With pictures omitted, output the records below exactly as they appear.

§ Exercise inputs:
*****
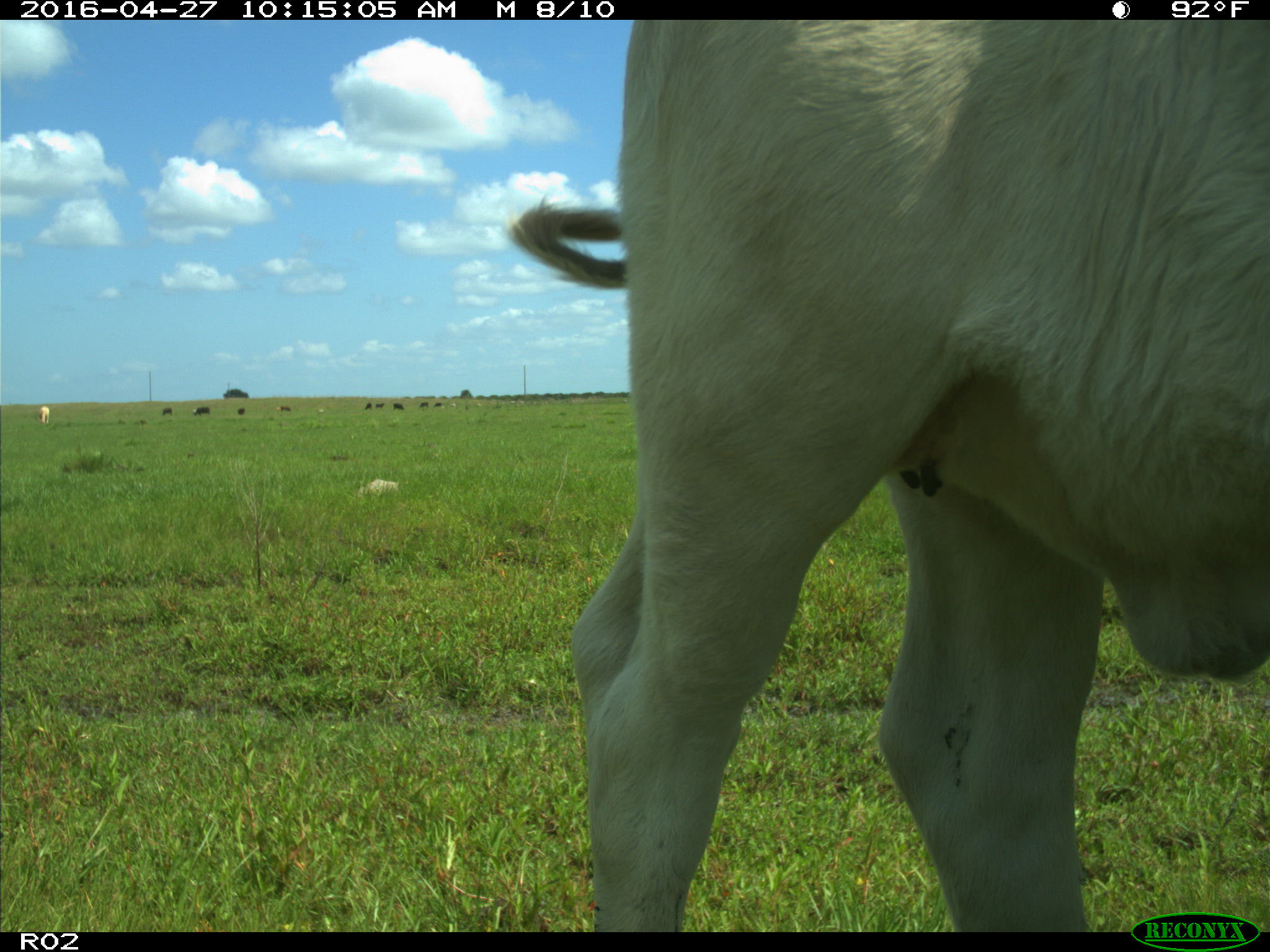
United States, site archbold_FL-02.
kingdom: Animalia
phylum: Chordata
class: Mammalia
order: Artiodactyla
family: Bovidae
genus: Bos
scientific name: Bos taurus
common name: domestic cow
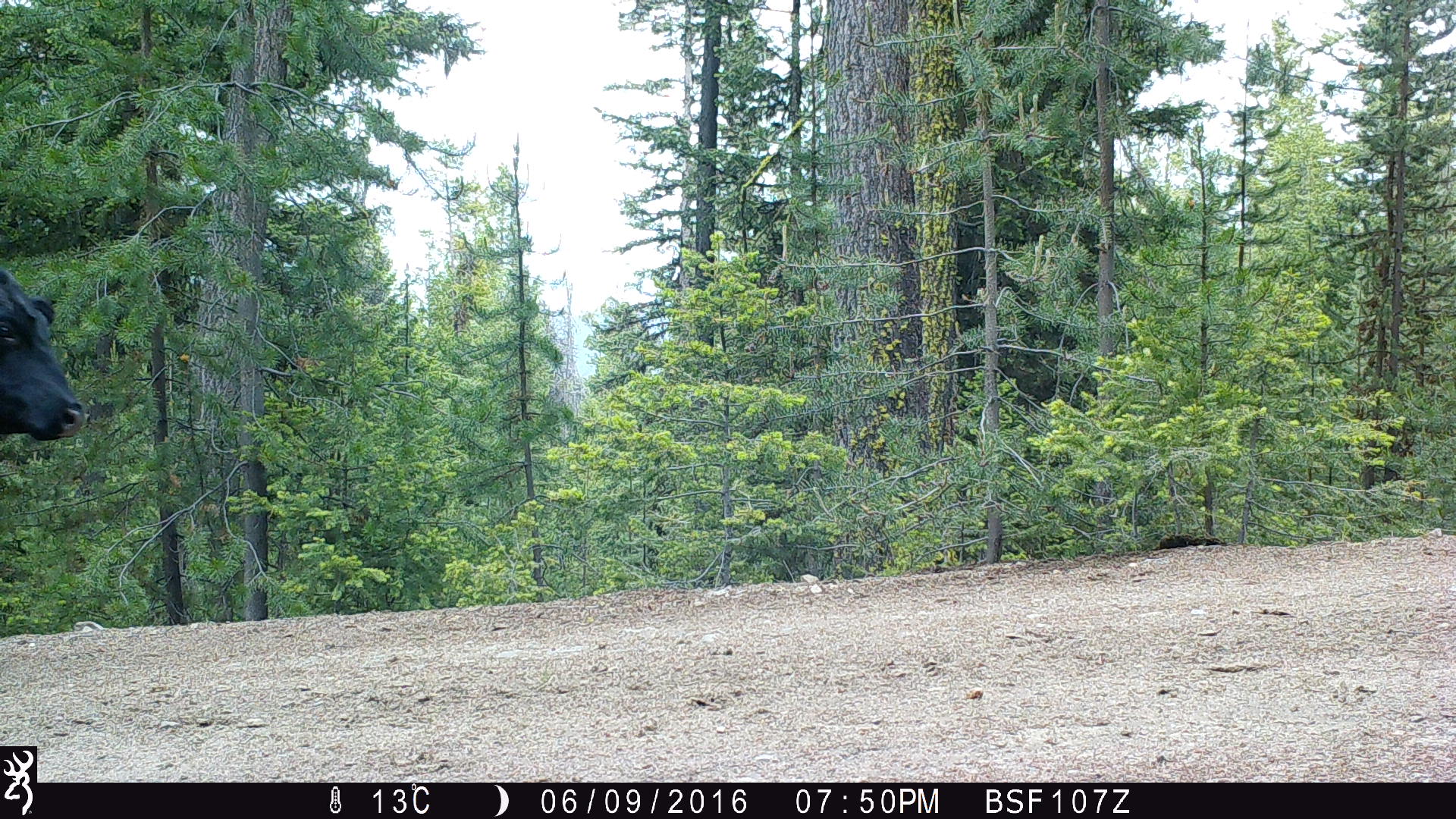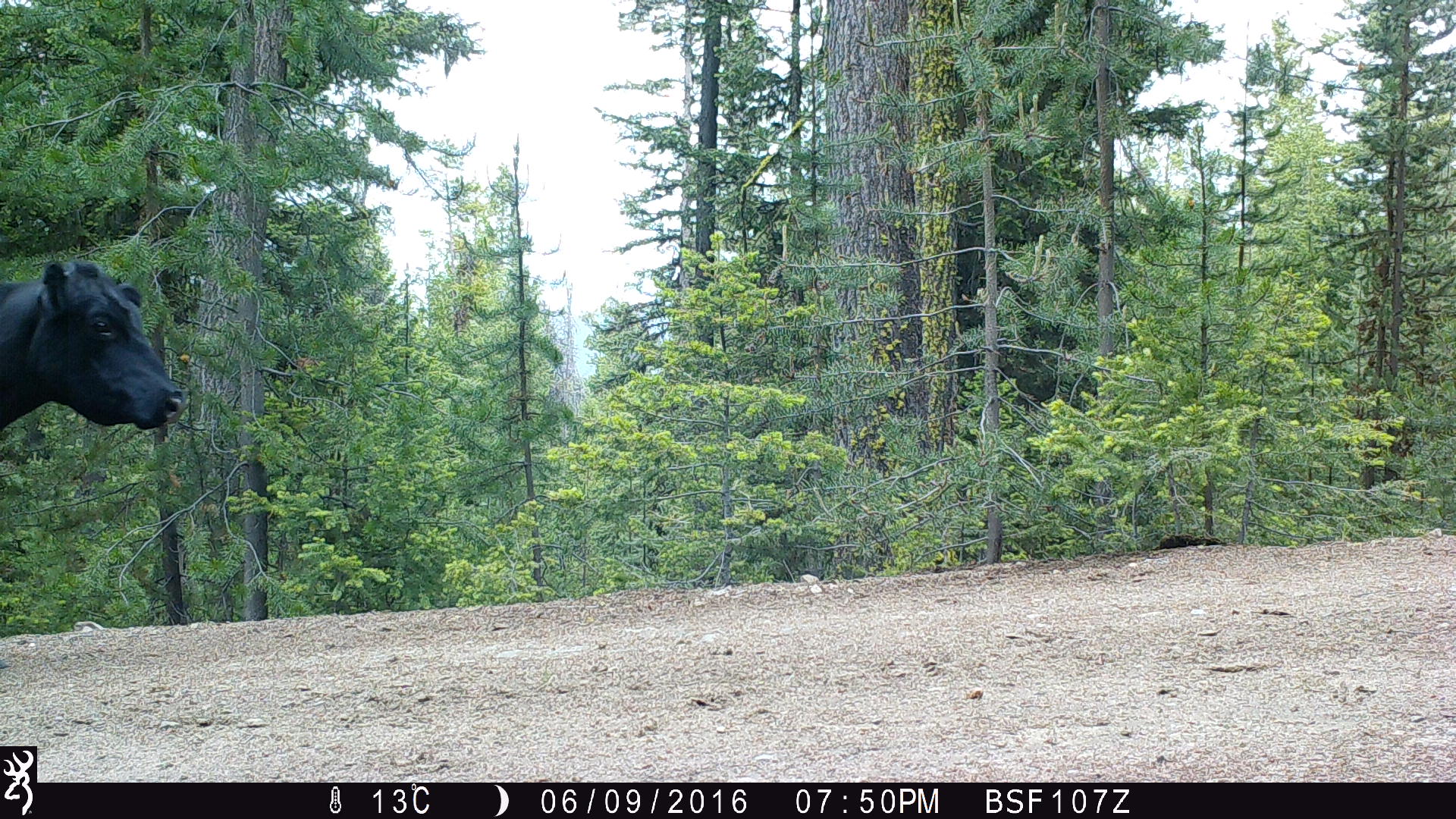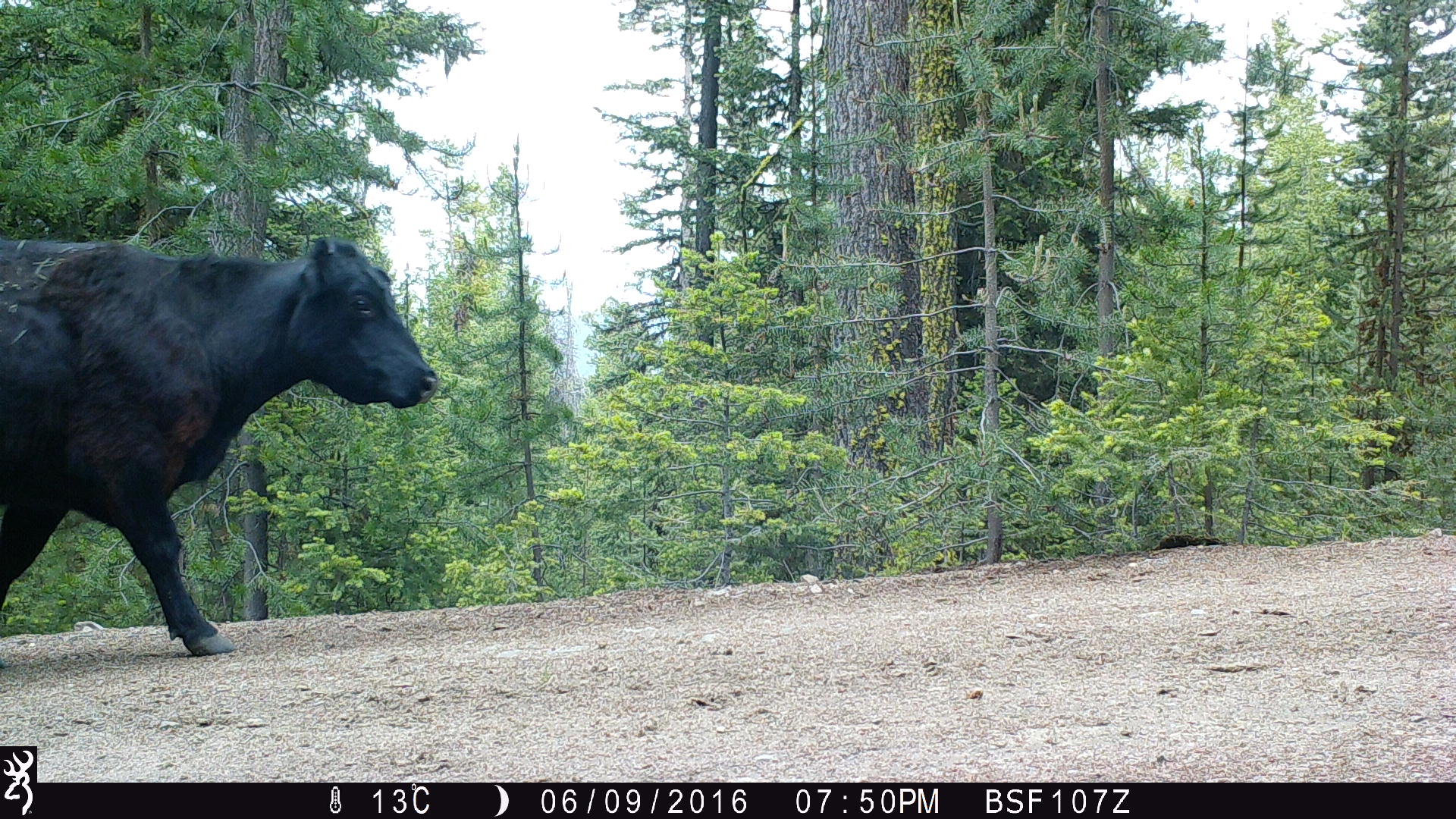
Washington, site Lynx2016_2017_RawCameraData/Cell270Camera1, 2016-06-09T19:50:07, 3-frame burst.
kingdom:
*****
§ Answer to this task:
United States, site archbold_FL-02.
kingdom: Animalia
phylum: Chordata
class: Mammalia
order: Artiodactyla
family: Bovidae
genus: Bos
scientific name: Bos taurus
common name: domestic cow
Washington, site Lynx2016_2017_RawCameraData/Cell270Camera1, 2016-06-09T19:50:07, 3-frame burst.
kingdom:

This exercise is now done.